Sir ROBERT FINLAY. The Counel who appear for Great Britain are the Attorney-General, the Solicitor-General, Mr. Christopher Robinson, K. C., of the Canadian Bar, and Mr. Wade, K. C., Mr. Duff, K. C., and Mr. Geoffrion, K. C., of the Canadian Bar, with Mr. Rowlatt and Mr. Simon of the English Bar.

The PRESIDENT. And for the United States?

Honourable JACOB M. DICKINSON. The Counsel who appear on behalf of the United States are Mr. Jacob M. Dickinson, Mr. David T. Watson, Mr. Hannis Taylor, and Mr. Chandler P. Anderson.

The PRESIDENT. When do you propose to resume, Mr. Attorney and Mr. Dickinson?

Sir ROBERT FINLAY. Well, of course, that is a matter entirely for the Tribunal. I have had the advantage of some conversation with my friend Judge Dickinson, who appears on the other side, and what we suggest for the Tribunal is this, that there should be an adjournment until this day fortnight, Thursday, the 17th of September. If that meets with the approval of the Tribunal I think it will give adequate time for both sides to be prepared then to proceed with the oral Argument.

**Short exercise a:** Please retype the tribunal transcript word for word, everything from "Sir ROBERT FINLAY. The" down to "the United States?".
The tribunal transcript has no connection to the rows that come next.

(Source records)
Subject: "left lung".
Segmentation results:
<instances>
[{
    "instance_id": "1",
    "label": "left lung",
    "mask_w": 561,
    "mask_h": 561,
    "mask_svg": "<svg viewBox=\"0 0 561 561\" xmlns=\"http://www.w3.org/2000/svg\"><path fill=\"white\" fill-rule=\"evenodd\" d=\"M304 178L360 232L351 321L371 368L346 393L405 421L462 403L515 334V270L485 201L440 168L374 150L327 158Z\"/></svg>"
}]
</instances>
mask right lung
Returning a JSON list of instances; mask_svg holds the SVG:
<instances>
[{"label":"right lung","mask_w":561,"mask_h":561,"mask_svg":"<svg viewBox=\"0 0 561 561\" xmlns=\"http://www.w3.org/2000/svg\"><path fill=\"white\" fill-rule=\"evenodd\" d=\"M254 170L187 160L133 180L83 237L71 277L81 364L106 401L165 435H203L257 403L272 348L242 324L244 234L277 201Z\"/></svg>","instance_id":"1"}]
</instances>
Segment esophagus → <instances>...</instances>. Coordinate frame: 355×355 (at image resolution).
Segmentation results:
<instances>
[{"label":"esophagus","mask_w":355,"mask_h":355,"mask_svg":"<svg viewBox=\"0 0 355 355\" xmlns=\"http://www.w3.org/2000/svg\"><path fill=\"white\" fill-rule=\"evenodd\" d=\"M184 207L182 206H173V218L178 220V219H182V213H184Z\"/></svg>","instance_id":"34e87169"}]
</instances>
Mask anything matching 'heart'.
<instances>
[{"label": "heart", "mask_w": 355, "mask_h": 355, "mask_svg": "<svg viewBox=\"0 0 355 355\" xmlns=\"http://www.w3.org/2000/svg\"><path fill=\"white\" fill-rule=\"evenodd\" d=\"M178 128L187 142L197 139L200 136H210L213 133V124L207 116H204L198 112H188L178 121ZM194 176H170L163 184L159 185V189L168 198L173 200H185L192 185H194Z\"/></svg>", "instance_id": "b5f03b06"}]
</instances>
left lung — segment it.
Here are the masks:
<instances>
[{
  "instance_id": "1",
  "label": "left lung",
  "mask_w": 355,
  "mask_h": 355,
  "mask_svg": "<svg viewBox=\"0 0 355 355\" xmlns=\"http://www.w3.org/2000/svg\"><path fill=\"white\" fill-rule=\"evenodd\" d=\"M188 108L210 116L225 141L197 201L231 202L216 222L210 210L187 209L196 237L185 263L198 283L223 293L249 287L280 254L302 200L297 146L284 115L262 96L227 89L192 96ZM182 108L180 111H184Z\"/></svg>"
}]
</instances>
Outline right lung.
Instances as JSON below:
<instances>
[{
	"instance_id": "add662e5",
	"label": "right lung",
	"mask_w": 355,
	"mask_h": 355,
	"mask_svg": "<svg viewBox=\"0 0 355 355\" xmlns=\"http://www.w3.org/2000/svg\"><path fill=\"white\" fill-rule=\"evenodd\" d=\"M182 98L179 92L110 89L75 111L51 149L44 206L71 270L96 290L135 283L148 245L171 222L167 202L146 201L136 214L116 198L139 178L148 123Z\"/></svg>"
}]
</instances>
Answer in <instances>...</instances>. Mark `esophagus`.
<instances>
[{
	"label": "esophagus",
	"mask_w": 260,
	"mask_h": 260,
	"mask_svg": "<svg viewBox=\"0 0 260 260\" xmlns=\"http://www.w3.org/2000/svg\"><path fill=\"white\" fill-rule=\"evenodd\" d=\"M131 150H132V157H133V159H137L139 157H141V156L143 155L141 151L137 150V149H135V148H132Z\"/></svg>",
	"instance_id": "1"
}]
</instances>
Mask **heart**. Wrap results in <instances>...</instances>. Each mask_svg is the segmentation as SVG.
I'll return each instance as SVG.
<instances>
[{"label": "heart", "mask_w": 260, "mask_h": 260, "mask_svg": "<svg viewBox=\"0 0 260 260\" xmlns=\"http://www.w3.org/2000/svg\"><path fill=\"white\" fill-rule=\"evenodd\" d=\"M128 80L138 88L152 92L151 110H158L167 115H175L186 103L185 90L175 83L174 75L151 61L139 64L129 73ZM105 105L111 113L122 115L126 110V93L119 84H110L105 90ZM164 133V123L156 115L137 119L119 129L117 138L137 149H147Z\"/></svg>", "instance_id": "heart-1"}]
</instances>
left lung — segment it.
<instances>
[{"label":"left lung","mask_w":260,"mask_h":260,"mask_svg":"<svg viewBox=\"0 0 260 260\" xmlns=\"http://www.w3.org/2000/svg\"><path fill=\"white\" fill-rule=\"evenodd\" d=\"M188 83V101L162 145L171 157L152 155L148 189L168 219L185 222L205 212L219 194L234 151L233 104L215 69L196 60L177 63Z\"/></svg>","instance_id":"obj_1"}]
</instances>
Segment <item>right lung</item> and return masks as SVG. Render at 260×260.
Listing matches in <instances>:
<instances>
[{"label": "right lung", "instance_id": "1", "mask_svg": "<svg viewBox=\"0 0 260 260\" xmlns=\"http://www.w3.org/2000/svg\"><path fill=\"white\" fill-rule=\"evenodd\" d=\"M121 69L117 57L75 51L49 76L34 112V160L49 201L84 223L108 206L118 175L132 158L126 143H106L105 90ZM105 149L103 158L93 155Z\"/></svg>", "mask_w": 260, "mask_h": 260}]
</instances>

**Short exercise b:** Say how many lines of the rows contain the string "lung", giving only the number.

**Problem solution a:**
Sir ROBERT FINLAY. The Counel who appear for Great Britain are the Attorney-General, the Solicitor-General, Mr. Christopher Robinson, K. C., of the Canadian Bar, and Mr. Wade, K. C., Mr. Duff, K. C., and Mr. Geoffrion, K. C., of the Canadian Bar, with Mr. Rowlatt and Mr. Simon of the English Bar.

The PRESIDENT. And for the United States?

**Problem solution b:** 12